Si Facebook attire autant les annonceurs, ce n'est pas seulement avec sa data. C'est aussi grâce à ses formats innovants. Sur ce sujet-là, les régies n'ont-elles pas  beaucoup de travail à faire pour se détourner de la bannière traditionnelle ?

Vous avez raison et c'est aussi une des missions de notre creative hub : imaginer des formats qui collent aux nouveaux usages et aux nouveaux territoires digitaux comme le mobile. Nous nous sommes conformés aux exigences du Digital Ad Trust et aux recommandations transmises par la Coalition for better ads. Cela veut dire que nous ne commercialisons plus d'interstitiels, plus de pop-up et autres éléments occupants plus de 30 % de la surface sur le web mobile. Sur la partie desktop, nous ne commercialisons plus de publicités avec l'autoplay sonore, par exemple.

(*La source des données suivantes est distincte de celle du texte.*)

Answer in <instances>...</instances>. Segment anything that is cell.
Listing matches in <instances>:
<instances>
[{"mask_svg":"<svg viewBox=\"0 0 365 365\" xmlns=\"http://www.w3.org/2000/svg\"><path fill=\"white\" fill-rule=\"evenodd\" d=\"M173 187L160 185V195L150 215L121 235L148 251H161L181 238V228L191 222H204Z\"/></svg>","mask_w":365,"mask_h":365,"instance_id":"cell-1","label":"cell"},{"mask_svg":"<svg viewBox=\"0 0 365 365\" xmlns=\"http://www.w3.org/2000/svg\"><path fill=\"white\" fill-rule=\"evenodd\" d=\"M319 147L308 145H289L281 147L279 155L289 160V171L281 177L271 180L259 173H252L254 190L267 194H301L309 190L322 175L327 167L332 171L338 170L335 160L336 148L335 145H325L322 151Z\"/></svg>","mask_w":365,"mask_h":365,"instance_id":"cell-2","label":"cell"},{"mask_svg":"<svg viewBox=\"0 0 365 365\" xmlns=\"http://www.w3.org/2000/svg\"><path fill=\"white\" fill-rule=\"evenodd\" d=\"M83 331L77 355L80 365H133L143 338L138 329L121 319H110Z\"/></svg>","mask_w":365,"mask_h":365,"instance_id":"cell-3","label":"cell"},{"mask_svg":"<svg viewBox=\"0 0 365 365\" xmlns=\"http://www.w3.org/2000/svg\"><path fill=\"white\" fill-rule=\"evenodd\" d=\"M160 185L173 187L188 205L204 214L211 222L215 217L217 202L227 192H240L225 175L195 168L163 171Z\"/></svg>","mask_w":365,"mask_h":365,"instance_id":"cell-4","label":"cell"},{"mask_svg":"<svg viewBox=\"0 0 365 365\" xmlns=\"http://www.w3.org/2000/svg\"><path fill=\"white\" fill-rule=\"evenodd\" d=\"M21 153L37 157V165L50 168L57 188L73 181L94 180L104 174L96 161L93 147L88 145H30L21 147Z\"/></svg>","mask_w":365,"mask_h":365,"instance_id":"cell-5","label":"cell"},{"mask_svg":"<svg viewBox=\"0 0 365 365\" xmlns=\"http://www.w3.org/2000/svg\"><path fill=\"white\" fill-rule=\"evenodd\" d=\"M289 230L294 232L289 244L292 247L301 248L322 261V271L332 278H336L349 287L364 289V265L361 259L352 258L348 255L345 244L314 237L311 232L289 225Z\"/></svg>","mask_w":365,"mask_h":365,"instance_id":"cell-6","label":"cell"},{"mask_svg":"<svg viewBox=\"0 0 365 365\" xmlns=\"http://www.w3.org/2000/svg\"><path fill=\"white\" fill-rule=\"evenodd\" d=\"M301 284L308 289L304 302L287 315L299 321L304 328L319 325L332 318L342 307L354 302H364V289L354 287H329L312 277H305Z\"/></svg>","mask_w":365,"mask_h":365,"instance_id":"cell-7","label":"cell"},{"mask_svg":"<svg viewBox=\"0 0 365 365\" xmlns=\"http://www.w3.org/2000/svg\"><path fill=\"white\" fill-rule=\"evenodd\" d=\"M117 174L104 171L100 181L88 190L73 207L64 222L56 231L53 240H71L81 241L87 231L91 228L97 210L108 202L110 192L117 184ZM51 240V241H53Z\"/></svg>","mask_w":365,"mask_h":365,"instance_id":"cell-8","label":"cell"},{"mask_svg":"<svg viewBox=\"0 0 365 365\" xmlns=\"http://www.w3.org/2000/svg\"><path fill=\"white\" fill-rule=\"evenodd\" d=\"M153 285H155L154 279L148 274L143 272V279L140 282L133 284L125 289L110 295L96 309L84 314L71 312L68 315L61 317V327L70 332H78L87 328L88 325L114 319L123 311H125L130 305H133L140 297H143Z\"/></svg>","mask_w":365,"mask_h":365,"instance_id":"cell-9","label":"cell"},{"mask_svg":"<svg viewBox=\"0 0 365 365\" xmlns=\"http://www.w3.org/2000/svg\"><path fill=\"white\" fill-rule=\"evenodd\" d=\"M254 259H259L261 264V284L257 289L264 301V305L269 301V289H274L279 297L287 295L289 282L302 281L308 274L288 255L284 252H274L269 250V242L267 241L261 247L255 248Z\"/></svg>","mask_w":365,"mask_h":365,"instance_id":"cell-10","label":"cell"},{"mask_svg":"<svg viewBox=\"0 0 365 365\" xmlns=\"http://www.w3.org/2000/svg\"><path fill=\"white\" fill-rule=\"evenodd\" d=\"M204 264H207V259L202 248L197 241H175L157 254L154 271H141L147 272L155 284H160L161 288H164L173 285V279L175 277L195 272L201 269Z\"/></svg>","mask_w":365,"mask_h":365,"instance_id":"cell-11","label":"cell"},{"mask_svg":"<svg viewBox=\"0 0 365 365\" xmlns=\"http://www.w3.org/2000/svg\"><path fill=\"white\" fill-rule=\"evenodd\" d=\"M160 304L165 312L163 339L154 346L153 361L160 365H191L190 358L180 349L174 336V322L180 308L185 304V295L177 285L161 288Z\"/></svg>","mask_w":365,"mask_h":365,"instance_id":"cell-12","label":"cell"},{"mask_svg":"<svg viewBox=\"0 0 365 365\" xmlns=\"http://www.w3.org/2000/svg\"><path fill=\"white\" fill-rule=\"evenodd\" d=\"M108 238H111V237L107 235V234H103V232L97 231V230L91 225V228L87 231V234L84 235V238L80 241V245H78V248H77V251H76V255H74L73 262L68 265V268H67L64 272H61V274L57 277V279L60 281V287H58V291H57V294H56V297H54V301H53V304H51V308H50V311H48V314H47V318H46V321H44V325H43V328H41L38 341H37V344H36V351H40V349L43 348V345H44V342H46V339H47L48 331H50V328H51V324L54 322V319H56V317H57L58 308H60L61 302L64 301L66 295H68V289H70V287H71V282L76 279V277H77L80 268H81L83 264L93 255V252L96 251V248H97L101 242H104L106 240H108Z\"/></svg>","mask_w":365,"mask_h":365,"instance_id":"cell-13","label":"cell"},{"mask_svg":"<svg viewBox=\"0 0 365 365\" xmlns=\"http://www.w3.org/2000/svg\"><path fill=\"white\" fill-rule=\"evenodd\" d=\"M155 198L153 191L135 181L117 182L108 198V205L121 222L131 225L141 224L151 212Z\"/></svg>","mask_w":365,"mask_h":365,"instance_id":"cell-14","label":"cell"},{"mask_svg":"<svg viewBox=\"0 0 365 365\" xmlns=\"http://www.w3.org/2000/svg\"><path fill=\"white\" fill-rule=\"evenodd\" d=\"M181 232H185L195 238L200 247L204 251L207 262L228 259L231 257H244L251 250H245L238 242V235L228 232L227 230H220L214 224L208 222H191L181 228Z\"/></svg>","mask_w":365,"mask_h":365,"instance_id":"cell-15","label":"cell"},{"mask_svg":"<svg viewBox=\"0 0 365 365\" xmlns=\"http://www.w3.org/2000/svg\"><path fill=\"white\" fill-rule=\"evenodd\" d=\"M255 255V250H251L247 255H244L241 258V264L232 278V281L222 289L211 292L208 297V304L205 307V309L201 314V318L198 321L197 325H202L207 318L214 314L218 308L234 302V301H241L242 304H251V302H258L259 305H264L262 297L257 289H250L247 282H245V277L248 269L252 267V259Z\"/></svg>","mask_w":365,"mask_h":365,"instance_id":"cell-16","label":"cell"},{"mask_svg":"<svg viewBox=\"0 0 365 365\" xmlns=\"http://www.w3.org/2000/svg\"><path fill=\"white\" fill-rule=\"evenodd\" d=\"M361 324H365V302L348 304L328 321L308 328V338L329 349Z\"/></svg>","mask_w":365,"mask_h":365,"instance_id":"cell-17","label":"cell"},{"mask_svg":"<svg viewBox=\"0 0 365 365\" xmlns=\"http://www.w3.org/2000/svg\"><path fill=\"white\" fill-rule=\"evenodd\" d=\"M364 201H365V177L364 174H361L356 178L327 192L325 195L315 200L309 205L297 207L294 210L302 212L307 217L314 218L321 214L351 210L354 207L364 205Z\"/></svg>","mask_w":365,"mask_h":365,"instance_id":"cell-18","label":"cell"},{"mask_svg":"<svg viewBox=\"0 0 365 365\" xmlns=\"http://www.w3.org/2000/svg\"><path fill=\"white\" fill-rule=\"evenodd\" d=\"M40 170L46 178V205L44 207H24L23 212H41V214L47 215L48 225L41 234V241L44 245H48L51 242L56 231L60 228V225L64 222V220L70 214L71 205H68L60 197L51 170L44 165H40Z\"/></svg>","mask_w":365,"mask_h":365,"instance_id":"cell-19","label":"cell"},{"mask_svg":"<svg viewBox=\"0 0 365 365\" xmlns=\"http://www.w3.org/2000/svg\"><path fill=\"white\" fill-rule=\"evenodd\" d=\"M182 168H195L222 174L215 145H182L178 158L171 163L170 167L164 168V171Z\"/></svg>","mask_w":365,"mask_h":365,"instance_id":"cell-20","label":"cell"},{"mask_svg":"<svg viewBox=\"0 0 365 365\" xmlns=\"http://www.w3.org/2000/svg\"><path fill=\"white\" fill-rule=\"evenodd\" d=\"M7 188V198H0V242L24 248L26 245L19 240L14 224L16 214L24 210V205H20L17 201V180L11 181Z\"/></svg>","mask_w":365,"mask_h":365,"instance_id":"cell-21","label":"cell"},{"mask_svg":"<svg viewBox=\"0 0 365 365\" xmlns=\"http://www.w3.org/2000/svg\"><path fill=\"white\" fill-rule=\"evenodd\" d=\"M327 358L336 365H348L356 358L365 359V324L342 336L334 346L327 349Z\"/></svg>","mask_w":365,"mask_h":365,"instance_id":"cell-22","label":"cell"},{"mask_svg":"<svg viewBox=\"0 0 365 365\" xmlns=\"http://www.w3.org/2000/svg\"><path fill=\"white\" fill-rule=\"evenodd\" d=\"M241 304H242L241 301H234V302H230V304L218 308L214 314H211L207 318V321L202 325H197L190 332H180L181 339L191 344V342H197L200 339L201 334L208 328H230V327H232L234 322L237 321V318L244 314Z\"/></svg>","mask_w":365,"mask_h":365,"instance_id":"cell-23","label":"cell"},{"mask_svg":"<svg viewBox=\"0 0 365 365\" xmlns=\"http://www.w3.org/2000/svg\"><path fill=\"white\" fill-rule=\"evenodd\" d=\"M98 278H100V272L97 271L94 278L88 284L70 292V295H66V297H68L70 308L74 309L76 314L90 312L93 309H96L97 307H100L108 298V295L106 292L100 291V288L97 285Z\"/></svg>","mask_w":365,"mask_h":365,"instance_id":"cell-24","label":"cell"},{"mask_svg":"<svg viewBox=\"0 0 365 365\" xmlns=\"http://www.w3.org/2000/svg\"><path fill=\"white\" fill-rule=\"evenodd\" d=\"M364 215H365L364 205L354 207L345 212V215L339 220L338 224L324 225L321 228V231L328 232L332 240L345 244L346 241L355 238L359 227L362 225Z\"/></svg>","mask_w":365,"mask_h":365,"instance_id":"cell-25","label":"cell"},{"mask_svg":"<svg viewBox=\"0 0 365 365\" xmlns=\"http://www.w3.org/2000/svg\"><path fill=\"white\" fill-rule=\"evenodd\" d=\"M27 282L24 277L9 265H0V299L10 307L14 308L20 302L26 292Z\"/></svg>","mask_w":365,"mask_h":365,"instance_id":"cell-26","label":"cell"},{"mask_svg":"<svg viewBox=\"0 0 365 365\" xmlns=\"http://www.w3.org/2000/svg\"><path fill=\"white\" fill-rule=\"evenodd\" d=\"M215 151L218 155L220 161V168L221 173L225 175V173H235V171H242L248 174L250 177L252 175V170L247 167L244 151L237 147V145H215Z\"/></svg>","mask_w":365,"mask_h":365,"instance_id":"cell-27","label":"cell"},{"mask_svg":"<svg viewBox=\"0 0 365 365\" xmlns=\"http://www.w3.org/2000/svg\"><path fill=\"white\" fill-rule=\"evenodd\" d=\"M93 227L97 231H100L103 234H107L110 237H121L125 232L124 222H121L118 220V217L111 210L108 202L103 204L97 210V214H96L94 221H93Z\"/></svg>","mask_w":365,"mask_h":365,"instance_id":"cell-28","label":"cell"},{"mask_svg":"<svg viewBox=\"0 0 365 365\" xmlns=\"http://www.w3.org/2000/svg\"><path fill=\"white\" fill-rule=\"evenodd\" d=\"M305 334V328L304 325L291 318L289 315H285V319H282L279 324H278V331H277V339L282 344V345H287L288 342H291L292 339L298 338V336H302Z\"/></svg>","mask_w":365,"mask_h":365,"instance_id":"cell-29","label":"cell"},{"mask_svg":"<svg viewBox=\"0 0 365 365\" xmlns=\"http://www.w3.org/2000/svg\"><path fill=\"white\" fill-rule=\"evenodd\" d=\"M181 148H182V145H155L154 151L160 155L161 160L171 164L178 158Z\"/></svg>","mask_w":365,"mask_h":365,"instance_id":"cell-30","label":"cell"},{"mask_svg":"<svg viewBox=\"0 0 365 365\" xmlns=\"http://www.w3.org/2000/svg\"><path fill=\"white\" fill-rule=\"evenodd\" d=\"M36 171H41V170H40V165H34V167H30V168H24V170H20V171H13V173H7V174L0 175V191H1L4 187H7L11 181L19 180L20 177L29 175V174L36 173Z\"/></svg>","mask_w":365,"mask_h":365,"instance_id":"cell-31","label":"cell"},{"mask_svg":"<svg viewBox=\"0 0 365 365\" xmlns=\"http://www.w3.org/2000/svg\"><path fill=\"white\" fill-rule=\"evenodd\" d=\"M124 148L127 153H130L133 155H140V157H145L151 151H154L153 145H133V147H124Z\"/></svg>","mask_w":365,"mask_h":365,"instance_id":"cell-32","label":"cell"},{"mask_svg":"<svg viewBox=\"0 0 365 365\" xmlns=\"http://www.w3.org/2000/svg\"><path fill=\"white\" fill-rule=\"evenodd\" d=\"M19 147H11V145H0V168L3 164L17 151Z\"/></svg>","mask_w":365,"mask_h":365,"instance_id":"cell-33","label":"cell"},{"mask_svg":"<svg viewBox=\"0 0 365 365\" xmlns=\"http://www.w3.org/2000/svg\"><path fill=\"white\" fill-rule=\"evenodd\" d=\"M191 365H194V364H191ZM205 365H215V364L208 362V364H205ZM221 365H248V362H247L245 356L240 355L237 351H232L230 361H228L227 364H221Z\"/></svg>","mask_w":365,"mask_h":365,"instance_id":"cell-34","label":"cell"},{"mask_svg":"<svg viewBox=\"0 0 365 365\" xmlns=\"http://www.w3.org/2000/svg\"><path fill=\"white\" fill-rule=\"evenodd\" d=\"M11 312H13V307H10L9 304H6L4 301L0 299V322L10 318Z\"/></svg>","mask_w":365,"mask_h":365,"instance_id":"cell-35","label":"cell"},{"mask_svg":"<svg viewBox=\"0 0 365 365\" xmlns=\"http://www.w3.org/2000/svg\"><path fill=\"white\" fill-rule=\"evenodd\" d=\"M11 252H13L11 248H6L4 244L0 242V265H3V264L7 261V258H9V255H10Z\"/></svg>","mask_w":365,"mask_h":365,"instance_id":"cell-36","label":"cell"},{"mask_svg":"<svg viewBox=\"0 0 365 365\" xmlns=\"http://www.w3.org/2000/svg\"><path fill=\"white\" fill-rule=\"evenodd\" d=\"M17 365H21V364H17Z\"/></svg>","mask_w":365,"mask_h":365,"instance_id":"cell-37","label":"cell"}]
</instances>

Nous sommes très vigilants sur ces formats, quel que soit le canal de vente. 

Directrice business et développement Mondadori France depuis 2016, Cécile Chambaudrie a été promue directrice exécutive de Mondadori Publicité en août 2017. Elle a remplacé Valérie Camy à la tête de la régie rebaptisée ensuite Mondadori Mediaconnect. Avant d'intégrer Mondadori, Cécile Chambaudrie a occupé différentes fonctions au sein de régies publicitaires comme La Tribune, en tant que directrice de La Tribune Hub Media, et Le Figaro, en tant que directrice générale de FigaroMedias (Media.Figaro).